One day Sheila heard of an injustice on the women's side of the county jail. She asked me to take her there. We had barely walked in and people already knew her and came up to talk. One officer came up. She shmoozed him. Sheila asked him about, his wife, his kids, laughed, told a funny story from the past and then he asked what brought her there. Sheila mentioned the problem. When she got done the officer started to explain, and said, - You don't understand..and Sheila answered with, - no I don't and either will the people that read the newspaper article. The problem was solved by that evening.
Then there was the declining bus schedule. That was not the “type” the city was trying to draw, she was told. The Type, answered Sheila, and she explained how her life and the life of her children were enriched by being able to use the bus system.

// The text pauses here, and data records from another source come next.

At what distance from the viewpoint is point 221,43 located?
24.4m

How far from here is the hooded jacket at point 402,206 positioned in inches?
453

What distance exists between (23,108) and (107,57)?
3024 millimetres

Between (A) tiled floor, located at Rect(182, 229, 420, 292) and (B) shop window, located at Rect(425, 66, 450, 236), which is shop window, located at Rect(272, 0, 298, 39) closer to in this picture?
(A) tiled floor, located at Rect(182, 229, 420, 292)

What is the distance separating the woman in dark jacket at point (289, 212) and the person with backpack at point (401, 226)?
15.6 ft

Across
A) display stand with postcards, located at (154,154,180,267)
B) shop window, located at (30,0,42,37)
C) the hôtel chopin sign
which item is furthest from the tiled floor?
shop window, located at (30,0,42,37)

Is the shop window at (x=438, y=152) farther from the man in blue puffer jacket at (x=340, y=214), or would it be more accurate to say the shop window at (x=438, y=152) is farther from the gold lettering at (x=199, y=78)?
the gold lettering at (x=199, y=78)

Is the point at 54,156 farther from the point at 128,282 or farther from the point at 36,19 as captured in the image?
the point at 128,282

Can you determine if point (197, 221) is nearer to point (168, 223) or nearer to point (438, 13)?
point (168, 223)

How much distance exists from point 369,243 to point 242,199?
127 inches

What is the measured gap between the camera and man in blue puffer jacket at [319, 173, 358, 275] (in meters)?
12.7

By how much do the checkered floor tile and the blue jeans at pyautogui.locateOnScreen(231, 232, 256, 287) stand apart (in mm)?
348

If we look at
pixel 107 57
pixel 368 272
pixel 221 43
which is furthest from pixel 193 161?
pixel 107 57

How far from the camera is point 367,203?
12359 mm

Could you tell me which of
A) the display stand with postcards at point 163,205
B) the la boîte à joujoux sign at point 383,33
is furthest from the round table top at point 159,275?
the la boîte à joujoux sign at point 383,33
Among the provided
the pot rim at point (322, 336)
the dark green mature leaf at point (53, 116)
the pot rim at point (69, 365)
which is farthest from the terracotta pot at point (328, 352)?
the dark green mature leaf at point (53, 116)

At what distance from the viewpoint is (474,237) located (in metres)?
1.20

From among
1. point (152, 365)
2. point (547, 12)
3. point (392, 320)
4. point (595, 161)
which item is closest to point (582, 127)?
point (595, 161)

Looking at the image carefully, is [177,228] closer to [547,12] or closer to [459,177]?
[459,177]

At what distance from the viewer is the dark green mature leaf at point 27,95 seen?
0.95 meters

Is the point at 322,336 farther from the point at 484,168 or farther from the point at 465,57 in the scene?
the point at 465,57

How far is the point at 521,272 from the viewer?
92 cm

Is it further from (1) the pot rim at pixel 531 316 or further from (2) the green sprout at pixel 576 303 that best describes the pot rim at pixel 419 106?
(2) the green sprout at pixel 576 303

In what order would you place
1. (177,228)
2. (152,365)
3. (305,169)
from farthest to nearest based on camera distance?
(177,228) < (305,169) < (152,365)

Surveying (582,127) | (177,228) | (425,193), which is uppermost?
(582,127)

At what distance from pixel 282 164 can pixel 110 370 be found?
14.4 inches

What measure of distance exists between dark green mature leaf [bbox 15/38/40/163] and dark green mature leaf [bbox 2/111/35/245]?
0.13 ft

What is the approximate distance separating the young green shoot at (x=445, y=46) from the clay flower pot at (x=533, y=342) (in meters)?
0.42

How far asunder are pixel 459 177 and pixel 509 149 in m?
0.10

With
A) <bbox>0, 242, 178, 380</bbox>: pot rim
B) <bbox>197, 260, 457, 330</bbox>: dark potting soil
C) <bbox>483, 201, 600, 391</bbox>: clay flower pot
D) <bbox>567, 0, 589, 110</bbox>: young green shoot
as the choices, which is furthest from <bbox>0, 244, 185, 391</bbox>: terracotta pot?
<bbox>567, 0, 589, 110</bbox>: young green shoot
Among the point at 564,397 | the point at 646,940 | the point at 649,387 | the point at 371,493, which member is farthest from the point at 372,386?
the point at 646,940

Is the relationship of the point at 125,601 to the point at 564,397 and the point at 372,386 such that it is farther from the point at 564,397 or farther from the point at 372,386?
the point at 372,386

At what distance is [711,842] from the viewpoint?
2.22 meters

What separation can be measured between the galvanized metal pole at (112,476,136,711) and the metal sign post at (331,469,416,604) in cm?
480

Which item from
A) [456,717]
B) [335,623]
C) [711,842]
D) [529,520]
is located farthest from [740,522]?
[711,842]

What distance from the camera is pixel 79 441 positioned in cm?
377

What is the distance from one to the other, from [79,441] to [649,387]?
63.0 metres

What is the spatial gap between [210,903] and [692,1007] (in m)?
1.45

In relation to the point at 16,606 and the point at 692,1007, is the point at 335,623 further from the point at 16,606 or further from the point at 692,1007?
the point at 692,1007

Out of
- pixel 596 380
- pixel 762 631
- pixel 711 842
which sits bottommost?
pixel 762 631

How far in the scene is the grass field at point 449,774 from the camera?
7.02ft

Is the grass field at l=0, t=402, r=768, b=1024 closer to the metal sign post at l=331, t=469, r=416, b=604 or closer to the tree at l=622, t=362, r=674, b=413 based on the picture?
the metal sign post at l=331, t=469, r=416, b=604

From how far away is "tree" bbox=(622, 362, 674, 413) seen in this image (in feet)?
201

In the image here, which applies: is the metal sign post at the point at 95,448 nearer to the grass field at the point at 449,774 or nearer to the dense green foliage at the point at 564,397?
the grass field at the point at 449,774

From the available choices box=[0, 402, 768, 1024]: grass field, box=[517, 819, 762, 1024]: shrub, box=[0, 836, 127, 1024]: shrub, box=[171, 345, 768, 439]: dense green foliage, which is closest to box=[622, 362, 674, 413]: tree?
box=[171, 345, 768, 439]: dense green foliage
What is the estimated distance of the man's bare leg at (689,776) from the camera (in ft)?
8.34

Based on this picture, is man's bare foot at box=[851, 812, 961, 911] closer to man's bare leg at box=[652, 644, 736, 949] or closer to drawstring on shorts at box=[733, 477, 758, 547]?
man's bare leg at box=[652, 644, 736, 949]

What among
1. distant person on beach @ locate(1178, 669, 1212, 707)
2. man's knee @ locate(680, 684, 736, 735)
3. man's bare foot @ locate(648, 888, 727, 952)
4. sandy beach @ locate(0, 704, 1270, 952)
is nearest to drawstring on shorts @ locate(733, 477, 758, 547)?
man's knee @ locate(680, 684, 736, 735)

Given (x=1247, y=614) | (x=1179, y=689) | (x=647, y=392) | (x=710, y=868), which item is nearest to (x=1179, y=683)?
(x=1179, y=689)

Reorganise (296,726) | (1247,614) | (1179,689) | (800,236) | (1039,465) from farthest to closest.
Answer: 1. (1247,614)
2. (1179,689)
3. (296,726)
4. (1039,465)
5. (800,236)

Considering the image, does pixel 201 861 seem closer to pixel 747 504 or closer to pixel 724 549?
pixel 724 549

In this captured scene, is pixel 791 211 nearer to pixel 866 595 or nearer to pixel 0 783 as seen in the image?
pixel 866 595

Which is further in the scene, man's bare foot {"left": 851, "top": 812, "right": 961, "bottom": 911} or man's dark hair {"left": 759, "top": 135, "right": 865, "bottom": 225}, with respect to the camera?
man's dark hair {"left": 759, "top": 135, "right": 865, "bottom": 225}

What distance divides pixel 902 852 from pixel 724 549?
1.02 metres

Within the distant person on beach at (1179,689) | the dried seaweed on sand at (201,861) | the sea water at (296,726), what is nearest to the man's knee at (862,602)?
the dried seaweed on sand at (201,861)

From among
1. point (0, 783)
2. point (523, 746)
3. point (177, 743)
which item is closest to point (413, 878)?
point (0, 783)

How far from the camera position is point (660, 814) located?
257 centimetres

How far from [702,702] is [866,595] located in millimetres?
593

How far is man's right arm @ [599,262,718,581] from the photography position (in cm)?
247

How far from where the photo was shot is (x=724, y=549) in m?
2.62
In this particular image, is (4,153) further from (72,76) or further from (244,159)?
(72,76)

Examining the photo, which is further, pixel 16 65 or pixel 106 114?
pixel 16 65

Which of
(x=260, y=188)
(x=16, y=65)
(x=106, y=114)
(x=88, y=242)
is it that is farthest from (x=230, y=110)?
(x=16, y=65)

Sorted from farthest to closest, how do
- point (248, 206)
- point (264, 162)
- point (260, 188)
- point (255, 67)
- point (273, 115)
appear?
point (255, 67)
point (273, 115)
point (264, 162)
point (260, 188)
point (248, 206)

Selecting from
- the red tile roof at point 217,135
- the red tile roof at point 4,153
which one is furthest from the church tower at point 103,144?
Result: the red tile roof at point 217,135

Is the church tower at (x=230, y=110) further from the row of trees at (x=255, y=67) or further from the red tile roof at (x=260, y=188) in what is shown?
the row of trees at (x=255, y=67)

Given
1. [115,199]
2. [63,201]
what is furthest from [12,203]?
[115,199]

The gentleman listened and answered with – I am ashamed, Mrs. Rice. She quickly retorted with – I do not want you to be ashamed, I want you to fix the bus schedule. That's how Sheila was – to the point, but making you smile. The bus schedule never properly got changed and I was blessed with becoming a regular driver for Sheila.
Some days when Sheila and I were together everything we said and heard were song cues. We sang often and loud. We became like a well rehearsed Vaudeville act. We sang and told jokes at Tai Chi and in restaurants and in the car and at the library. She knew how to make a celebration out of anything. If the day was boring, she told the waitress it was her birthday and we got desert and sang. It was forever before I figured out when her birthday really was.
I have a big hole in my heart – but it is so filled with memories. And I am more of a person because Sheila loved me and I love her. Not often do you find someone who will sing with you in a restaurant well after the waitress has kind of asked you not to. But I was blessed enough to be a part of her life to the end. A gift beyond measure. So if you see me singing loudly in a restaurant, as I am drinking coffee – please join in the chorus with Sheila and me.
June 27, 1936 - October 5, 2010

1 comment:

My crazy life said...

Because of you I too gained a friend in Sheila. Thank you for sharing her with me. I will miss her.